Legislative developments on human rights due diligence

Sabrina Singh
Davis Polk & Wardwell, New York City

* This article is correct as of May 2021.

In the absence of mandatory regulations in many jurisdictions, a variety of voluntary reporting and due diligence standards emerged in the field of business and human rights. The plethora of voluntary reporting and soft law standards have been criticised for creating a lack of uniformity and clarity in the field. This year, legislative bodies in two European jurisdictions have signalled a greater appetite for mandatory due diligence regulations that may create binding and uniform standards for many companies.

In March, Germany adopted a draft due diligence act for supply chains that outlines the due diligence duty of care owed by large corporations incorporated in Germany.[1] If passed, the new law would create obligations to conduct human rights and environmental due diligence and risk analysis and implement measures to prevent human rights violations. It also obligates companies to create an operational-level grievance mechanism, have a human rights strategy or policy and appoint a human rights corporate officer. The draft law covers companies registered in Germany or that have their principal place of business in Germany, and with at least 3,000 employees which will drop to 1,000 employees by 2024. Although the proposed act does not create a new basis for claims for civil liability, its enforcement will be driven through fines for non-compliance. 

The Netherlands similarly introduced a bill in March on ‘responsible and sustainable international business conduct’ that would govern any Dutch corporation ‘that knows or can reasonably suspect that its activities may have negative impacts on human rights, labour rights or the environment in countries outside the Netherlands’.[2] If passed, it would create similar obligations to conduct human rights due diligence and risk analysis, implement preventative measures, and put in place a remediation or grievance mechanism.

Compared to the German Act, the Dutch Bill has a lower threshold of applicability for companies under its regulatory authority.
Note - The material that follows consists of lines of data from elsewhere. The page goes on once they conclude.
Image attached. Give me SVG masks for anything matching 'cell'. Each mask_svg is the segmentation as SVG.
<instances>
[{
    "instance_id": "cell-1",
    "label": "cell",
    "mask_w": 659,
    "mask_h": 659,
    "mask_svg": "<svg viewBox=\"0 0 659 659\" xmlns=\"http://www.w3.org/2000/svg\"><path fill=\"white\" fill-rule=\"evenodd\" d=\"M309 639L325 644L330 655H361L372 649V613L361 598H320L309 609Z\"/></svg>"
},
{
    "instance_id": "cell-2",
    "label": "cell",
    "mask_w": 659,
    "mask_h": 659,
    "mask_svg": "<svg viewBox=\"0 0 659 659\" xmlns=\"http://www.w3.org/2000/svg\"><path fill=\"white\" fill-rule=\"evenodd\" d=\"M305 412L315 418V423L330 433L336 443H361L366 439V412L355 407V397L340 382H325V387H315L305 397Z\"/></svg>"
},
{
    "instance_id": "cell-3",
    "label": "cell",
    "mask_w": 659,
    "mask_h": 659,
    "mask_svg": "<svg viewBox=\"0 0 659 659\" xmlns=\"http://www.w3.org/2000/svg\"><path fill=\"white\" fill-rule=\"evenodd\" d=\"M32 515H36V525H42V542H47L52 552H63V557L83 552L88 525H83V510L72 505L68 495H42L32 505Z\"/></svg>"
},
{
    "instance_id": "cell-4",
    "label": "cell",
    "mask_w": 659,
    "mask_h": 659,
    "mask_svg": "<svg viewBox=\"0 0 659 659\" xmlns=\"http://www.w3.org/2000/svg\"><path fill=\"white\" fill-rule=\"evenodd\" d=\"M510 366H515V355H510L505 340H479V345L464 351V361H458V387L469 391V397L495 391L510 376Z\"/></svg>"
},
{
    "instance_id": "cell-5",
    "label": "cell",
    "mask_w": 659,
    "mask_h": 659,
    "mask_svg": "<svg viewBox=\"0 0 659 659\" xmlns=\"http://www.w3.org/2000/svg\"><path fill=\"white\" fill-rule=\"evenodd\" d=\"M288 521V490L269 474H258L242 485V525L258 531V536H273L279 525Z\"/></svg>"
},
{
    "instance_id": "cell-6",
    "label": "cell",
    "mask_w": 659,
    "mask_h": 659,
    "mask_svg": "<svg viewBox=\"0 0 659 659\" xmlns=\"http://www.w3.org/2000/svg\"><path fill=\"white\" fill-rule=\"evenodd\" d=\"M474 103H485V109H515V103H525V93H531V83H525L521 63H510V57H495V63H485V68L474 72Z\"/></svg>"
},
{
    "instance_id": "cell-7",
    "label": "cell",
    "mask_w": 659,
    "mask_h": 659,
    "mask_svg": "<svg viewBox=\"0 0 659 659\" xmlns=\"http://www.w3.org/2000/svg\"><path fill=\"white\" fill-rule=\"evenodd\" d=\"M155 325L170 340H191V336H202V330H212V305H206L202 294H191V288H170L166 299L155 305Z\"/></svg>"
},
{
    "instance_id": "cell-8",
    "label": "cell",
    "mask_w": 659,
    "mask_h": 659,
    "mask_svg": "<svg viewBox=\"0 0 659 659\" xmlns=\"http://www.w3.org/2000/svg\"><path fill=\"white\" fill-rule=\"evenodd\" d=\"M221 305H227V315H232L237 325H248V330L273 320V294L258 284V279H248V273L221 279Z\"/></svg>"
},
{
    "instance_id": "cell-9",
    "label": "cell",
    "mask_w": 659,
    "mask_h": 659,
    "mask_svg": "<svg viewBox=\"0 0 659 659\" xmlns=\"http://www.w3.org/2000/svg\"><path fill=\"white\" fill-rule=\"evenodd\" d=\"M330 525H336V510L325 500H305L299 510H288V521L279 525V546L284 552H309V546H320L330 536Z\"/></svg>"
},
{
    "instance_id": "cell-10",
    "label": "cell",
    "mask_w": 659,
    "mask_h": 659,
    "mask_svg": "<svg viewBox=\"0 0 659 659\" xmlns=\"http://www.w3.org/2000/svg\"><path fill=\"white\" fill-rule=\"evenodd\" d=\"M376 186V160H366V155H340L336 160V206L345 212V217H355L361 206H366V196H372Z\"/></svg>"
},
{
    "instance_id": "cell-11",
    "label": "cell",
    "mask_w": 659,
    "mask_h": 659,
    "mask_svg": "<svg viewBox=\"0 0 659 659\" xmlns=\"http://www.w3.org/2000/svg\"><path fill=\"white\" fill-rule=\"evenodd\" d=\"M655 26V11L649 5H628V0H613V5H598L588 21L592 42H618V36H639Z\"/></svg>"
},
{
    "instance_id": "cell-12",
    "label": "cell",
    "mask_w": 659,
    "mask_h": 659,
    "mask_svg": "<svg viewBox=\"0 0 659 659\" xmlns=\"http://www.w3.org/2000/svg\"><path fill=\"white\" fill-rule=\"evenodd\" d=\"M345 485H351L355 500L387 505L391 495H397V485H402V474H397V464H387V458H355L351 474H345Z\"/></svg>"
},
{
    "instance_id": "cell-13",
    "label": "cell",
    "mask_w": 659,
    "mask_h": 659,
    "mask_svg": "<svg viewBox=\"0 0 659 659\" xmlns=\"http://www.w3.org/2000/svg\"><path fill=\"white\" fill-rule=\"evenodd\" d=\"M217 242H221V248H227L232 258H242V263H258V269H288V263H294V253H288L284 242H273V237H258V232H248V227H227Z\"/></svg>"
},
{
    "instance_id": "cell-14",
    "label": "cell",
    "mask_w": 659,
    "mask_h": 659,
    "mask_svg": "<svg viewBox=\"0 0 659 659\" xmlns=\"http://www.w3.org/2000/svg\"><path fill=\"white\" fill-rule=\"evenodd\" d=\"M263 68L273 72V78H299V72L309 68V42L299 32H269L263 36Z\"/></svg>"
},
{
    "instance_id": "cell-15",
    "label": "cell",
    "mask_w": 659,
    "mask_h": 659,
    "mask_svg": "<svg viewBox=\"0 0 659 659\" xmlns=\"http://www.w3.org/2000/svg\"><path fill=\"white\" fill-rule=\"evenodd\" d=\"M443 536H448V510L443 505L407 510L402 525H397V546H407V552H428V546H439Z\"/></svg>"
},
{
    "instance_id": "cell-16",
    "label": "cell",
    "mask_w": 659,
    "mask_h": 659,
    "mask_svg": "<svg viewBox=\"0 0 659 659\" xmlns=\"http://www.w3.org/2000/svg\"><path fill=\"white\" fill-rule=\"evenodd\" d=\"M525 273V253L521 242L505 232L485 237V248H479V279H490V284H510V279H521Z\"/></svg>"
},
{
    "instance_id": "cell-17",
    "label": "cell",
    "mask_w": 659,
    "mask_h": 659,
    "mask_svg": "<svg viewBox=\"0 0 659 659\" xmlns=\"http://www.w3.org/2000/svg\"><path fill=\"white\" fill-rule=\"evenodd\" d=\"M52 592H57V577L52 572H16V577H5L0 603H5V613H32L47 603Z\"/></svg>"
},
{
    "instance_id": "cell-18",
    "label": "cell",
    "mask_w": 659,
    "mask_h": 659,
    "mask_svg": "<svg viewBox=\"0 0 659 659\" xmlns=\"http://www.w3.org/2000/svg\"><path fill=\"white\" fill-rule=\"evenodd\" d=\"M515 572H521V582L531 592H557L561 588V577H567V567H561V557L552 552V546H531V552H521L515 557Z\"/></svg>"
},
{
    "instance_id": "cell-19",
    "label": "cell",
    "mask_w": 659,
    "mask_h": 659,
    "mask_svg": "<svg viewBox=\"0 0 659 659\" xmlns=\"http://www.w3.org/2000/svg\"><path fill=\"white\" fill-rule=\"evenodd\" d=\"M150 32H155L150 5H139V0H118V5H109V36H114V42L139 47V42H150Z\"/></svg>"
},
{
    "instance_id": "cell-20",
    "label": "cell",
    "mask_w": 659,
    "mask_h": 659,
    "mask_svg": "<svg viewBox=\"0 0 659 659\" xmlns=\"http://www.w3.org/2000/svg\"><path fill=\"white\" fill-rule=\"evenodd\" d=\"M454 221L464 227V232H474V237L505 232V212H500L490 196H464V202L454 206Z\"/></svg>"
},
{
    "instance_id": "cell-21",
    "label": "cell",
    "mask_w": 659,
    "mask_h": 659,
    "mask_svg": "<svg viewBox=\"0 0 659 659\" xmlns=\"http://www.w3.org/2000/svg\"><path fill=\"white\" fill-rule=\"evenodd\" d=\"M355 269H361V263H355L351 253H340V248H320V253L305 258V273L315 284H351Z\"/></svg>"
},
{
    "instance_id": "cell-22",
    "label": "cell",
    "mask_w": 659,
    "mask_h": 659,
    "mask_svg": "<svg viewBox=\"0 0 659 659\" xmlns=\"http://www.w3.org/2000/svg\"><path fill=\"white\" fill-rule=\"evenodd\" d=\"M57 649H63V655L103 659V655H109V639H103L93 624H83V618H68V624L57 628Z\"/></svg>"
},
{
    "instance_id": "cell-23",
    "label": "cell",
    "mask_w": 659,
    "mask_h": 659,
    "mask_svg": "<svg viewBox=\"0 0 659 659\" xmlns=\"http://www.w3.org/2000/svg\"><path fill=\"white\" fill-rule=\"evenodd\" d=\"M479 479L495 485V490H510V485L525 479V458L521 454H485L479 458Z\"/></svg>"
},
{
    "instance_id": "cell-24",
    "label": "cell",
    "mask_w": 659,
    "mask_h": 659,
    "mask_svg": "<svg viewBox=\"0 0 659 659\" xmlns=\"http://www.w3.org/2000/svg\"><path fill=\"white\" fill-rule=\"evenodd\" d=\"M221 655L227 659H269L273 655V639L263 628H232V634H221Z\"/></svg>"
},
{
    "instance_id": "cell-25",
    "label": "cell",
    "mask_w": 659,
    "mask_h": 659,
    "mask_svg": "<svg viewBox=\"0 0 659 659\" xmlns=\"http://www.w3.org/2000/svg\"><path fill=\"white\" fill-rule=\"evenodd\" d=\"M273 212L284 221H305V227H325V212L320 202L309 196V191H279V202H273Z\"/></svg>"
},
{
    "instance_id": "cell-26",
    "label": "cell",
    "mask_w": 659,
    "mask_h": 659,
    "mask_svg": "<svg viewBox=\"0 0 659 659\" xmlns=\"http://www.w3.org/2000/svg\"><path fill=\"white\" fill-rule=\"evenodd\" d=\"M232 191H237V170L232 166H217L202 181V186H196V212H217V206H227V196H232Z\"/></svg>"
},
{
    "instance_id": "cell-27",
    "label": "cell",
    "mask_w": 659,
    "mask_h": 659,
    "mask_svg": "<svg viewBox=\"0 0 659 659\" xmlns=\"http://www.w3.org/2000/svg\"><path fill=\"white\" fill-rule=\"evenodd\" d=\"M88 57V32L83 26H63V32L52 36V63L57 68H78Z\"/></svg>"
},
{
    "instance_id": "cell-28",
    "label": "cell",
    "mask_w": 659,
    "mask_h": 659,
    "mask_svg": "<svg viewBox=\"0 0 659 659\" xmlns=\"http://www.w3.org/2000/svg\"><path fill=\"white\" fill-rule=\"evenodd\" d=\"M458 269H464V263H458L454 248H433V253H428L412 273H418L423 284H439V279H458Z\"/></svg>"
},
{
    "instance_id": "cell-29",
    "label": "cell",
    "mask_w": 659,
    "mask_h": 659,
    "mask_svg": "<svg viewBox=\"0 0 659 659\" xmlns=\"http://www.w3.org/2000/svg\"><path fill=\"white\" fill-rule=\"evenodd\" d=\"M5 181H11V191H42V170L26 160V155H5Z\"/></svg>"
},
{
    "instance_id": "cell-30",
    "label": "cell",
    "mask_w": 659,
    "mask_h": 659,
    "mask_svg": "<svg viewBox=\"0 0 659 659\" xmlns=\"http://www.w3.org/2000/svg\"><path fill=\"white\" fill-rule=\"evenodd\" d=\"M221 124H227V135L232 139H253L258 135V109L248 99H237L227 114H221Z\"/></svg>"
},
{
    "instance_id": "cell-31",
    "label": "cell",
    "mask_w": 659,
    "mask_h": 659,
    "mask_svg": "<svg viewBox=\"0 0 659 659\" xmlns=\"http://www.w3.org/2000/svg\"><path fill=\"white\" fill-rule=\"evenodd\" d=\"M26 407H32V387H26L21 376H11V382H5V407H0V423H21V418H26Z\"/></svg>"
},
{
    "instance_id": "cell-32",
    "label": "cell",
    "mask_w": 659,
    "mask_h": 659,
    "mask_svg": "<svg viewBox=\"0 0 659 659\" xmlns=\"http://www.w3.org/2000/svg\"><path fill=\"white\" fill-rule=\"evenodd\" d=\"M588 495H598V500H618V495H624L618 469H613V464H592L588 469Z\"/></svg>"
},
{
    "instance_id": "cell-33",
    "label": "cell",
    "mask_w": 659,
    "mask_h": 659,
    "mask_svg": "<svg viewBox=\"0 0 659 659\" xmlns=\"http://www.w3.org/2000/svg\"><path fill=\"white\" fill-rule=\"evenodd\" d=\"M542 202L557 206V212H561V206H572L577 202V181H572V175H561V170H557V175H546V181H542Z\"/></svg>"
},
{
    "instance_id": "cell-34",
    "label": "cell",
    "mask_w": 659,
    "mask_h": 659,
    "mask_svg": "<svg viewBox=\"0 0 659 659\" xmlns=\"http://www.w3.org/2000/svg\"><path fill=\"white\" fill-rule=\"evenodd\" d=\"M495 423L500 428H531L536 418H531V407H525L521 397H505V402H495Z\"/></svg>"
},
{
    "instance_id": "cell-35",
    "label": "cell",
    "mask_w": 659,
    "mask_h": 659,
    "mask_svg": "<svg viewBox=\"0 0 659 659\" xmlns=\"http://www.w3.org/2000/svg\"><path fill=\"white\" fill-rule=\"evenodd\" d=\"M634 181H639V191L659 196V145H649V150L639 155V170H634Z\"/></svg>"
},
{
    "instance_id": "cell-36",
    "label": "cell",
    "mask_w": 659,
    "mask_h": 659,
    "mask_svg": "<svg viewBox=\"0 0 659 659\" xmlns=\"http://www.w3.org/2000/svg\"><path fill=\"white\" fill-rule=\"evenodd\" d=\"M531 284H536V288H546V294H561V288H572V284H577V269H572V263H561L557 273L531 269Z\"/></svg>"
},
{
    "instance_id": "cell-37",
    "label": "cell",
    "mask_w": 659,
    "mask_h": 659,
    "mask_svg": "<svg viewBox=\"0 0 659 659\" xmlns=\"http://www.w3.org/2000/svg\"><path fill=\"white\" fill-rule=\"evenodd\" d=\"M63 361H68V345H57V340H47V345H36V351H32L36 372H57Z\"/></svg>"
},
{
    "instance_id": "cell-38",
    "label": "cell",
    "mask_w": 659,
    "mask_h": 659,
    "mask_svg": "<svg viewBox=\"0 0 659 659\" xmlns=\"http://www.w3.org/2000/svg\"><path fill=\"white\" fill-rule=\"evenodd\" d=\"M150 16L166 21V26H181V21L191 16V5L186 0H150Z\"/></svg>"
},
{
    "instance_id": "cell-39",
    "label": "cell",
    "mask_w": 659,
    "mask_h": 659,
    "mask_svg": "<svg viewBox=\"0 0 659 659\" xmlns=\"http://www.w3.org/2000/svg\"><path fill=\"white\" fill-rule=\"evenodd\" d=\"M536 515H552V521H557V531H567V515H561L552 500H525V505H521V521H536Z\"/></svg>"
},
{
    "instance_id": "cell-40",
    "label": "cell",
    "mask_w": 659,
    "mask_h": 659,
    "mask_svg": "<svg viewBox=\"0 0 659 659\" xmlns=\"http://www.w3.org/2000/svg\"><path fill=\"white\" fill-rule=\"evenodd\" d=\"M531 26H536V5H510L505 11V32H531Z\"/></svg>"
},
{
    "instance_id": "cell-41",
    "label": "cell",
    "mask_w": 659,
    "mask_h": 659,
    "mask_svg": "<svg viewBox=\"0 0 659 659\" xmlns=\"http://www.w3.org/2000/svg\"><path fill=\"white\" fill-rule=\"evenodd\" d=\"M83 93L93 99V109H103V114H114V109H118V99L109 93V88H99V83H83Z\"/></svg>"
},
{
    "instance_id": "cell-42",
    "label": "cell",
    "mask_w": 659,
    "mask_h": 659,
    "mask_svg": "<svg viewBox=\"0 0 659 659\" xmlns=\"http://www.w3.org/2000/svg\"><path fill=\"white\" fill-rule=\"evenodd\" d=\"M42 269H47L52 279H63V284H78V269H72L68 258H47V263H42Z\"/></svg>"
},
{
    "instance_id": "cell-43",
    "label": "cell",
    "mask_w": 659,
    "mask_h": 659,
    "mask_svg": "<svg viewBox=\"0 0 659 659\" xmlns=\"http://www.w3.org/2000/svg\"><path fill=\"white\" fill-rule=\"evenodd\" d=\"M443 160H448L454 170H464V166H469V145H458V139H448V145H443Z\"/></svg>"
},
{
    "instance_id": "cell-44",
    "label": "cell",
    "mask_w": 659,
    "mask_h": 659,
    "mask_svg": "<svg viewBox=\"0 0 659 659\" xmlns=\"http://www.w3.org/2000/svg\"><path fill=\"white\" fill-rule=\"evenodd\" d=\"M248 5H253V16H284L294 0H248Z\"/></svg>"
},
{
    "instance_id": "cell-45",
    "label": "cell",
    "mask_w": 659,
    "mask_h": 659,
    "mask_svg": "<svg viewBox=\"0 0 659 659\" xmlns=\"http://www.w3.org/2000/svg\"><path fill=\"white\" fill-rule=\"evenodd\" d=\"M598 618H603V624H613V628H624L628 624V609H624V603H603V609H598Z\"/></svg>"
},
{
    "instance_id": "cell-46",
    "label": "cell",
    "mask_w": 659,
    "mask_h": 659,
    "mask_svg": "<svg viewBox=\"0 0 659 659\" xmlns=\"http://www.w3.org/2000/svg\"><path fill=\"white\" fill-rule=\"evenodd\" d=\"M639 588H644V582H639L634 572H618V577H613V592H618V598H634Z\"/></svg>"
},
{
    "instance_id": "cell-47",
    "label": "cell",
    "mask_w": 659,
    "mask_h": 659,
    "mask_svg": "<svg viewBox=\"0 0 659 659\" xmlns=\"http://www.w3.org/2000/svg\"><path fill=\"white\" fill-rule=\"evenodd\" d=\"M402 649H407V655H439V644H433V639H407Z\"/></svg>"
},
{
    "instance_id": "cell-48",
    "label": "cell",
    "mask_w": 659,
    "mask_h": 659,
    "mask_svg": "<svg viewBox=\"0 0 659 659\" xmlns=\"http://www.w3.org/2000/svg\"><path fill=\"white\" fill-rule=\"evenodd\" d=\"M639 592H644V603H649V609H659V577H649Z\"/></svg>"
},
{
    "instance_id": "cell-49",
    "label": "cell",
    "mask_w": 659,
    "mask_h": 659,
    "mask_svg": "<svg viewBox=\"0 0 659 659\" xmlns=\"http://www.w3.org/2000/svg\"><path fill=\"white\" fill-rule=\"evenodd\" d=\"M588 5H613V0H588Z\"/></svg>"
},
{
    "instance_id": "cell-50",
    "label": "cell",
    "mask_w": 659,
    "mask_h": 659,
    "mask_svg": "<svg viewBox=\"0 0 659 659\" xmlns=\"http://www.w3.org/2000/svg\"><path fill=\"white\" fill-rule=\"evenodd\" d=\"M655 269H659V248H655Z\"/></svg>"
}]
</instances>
Any company exceeding at least two of the following three criteria is covered:

  • having a balance sheet total of €20m;
  • having net revenue of €40m or
  • having an average of 250 employees during the financial year.

These developments come within a wider context of initiatives around due diligence. The French ‘duty of vigilance’ law gained considerable attention in 2017 for being one of the first national regulations to mandate large French companies to identify human rights risks and create a ‘vigilance plan’ to address them. Similarly, there has also been legislation around modern slavery in supply chains, such as through the UK’s Modern Slavery Act and California’s Transparency in Supply Chains Act. On 10 March of this year, the European Parliament voted to recommend the European Union to adopt human rights due diligence law, expected to be decided this summer.[3] It remains to be seen whether other jurisdictions or regional bodies will follow and how corporations will adapt to these changing legislative and regulatory regimes.  

[1] See www.bmz.de/de/entwicklungspolitik. Accessed 25 May 2021

[2] ‘Translation of the Bill for Responsible and Sustainable International Business Conduct’ (MVOPlatform, 22 March 2021), www.mvoplatform.nl/en/translation-of-the-bill-for-responsible-and-sustainable-international-business-conduct/

[3] See www.europarl.europa.eu/doceo/document/TA-9-2021-0073_EN.html. Accessed 25 May 2021.